Cuando el indulto deja de ser premio a lo irrepetible y se convierte en rutina festiva, la Fiesta misma se desdibuja. El pañuelo naranja, cada vez más desmesurado y caprichoso, es el preludio de una deriva: las corridas sin muerte, la disolución de la suerte suprema, el principio del fin de la liturgia taurina. No podemos permitir, bajo ningún concepto, que esta deformación se normalice. Porque, sin darnos cuenta, son los propios asistentes a la plaza —los que se presuponen “aficionados”, los que deberían acudir con conocimiento y respeto por la solemnidad del rito— quienes están avalando, con su aplauso fácil, esta distorsión. El pasado sábado, en Marbella, se concedieron tres indultos. Tres. Una corrida extraordinaria de El Freixo, sí, pero ninguna de sus reses mereció legítimamente tan alto privilegio. Que no se equivoque nadie, la corrida de toros no es verbena, ni algazara ni desahogo. No es terreno para la superficialidad del espectador dominguero. La tauromaquia es una ceremonia que exige profundidad, conocimiento y respeto.
El Reglamento Nacional, en su artículo 83, establece que “en las plazas de primera y segunda categoría, cuando una res, por su trapío y excelente comportamiento en todas las fases de la lidia, sin excepción, sea merecedora del indulto, podrá conservar la vida al objeto de su utilización como semental, y de preservar en su máxima pureza la raza y la casta de las reses”. Hoy, sin embargo, se indultan toros sin trapío. Toros que no cumplen con ese comportamiento completo, que apenas se emplean en el caballo, que no muestran codicia ni fiereza, y que sólo destacan por su nobleza y docilidad en la muleta. Toros dulces, pero no bravos. Colaboradores, pero no encastados.
Todo esto nace, de forma inequívoca, del profundo desconocimiento que muchos tienen del reglamento y del sentido sagrado de la Fiesta. Ese público no aficionado —que después pontifica desde el tendido con verbo necio— pide el indulto como si de un trofeo más se tratara, como un gesto de admiración hacia el torero. Pero el indulto no es eso. No es una recompensa al matador, sino una honra exclusiva al toro. El toro que merece vivir debe ser un monumento a la bravura. Todo lo demás es un vil engaño, por muy festivo que parezca.
Tampoco se piense que por indultar toros nobles se fomenta la cabaña brava. Nada más lejos. En México y demás países latinoamericanos, en los últimos tiempos, se indultan toros con frecuencia, y, sin embargo, el nivel de bravura y casta está en caída libre. ¿Queremos seguir ese camino?

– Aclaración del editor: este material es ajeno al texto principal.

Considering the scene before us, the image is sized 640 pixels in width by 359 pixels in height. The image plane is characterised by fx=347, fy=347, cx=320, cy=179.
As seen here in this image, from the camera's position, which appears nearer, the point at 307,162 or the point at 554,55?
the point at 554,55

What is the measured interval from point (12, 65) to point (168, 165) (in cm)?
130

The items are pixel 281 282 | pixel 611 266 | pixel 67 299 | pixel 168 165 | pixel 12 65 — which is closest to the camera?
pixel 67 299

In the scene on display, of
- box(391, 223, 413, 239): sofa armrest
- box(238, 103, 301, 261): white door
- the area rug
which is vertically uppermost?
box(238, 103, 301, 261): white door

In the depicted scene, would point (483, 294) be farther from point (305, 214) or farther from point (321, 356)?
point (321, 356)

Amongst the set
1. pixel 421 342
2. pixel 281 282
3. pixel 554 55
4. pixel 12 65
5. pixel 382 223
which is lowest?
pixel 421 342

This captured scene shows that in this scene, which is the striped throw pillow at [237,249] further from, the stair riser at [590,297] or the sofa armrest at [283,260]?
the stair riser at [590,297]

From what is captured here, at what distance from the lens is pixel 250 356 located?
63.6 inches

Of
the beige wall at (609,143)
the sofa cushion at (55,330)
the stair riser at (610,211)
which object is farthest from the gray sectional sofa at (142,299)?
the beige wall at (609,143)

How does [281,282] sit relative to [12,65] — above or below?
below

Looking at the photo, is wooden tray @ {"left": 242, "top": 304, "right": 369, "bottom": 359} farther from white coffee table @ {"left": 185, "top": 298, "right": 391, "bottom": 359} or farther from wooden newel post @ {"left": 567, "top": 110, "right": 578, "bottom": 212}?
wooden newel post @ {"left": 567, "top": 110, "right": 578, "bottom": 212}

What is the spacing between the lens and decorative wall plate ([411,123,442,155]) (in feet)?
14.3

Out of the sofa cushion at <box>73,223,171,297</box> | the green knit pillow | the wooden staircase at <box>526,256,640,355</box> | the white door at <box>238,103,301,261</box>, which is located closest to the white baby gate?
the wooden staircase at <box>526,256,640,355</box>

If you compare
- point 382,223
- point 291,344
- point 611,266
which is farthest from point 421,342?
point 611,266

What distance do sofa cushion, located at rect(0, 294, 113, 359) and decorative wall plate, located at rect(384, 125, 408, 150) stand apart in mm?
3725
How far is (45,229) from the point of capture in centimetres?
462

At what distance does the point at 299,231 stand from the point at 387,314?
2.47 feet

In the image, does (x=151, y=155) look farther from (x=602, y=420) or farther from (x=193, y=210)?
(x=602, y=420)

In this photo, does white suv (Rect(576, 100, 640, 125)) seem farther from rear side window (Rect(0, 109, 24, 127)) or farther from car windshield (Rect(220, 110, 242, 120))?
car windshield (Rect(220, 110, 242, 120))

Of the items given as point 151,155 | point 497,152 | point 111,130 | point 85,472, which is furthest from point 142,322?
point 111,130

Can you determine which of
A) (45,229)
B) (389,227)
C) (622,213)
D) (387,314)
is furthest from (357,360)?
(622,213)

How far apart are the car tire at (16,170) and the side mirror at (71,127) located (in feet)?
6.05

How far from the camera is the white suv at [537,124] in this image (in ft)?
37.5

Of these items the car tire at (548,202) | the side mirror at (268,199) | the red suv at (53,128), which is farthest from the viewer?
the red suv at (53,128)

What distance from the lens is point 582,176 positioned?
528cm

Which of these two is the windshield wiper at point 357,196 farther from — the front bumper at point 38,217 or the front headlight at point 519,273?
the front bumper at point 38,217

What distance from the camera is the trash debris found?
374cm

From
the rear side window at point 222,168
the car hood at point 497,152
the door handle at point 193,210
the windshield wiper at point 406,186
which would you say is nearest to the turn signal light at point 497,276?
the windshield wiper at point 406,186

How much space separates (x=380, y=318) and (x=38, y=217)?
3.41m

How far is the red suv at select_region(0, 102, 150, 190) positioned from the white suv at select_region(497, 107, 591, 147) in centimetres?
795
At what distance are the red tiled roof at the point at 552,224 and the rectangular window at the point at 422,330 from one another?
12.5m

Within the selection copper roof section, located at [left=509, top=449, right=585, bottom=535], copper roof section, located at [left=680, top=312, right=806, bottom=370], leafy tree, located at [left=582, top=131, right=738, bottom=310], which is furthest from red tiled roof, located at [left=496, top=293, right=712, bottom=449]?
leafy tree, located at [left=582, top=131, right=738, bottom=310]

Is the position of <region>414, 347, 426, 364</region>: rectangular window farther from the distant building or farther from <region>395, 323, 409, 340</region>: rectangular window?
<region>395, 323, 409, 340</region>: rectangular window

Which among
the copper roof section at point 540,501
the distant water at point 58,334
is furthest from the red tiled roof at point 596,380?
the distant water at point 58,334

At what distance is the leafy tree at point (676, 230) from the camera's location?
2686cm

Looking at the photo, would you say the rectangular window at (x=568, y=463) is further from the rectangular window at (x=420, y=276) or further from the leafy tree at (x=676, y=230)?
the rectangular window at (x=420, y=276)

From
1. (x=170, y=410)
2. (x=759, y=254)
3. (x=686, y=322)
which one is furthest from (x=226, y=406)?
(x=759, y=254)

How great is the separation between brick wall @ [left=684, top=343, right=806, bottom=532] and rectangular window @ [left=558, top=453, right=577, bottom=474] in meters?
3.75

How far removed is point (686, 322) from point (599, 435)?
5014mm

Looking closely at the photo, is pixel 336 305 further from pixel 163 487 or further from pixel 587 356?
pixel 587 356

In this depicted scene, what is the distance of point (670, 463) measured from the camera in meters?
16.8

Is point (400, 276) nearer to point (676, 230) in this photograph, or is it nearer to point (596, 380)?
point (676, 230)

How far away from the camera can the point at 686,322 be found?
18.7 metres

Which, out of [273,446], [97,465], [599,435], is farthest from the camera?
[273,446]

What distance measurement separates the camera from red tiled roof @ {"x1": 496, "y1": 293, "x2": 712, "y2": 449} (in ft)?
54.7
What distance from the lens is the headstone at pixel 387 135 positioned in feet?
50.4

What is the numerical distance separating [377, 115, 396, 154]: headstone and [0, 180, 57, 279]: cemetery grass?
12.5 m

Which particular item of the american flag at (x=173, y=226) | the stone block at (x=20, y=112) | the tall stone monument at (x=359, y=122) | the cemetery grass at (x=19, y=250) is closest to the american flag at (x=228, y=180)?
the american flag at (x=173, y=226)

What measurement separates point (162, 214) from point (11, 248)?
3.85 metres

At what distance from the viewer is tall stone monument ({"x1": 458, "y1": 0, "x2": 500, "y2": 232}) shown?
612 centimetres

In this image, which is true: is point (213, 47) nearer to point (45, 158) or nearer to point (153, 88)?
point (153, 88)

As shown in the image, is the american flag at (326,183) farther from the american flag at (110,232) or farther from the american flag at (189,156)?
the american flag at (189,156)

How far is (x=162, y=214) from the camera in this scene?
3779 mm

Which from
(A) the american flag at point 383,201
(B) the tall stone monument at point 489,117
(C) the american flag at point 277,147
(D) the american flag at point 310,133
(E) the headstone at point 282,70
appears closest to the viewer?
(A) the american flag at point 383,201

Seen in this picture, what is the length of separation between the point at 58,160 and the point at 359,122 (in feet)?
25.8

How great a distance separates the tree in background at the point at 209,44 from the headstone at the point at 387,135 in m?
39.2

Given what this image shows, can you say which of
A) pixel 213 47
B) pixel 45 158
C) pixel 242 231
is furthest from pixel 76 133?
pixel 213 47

El toro bravo no se mide por su obediencia ni por la duración de sus embestidas. Se mide por su fondo de casta, por su emoción, por su poder. Por su forma de pelear en varas, por su acometividad sostenida y su fiereza. La dulcificación del toro es la antesala de su desaparición. Si seguimos así, acabaremos lidiando carretones vivientes, sin alma, sin peligro, sin historia.
Este asunto requiere regulación urgente y máxima exigencia. Muchos aficionados —a los que me uno— proponen, con buen criterio, medidas que deberían integrarse cuanto antes al Reglamento Nacional. En primer lugar, limitar el indulto a plazas de primera categoría. Además, exigir la obligatoriedad de volver a poner el toro al caballo antes de conceder el indulto, para despejar cualquier duda sobre su bravura. Y, finalmente, el torero no debe recibir trofeos, puesto que no culmina la lidia ya que no ha ejecutado la suerte suprema. El honor es del toro, no del hombre.
Urge preservar la integridad del rito taurino. Porque si se pervierte el indulto, si se le despoja de su sentido trascendente, la Fiesta entera se vacía. Defendamos la pureza. Defendamos la verdad. Porque sólo con verdad puede vivir el arte más solemne jamás concebido.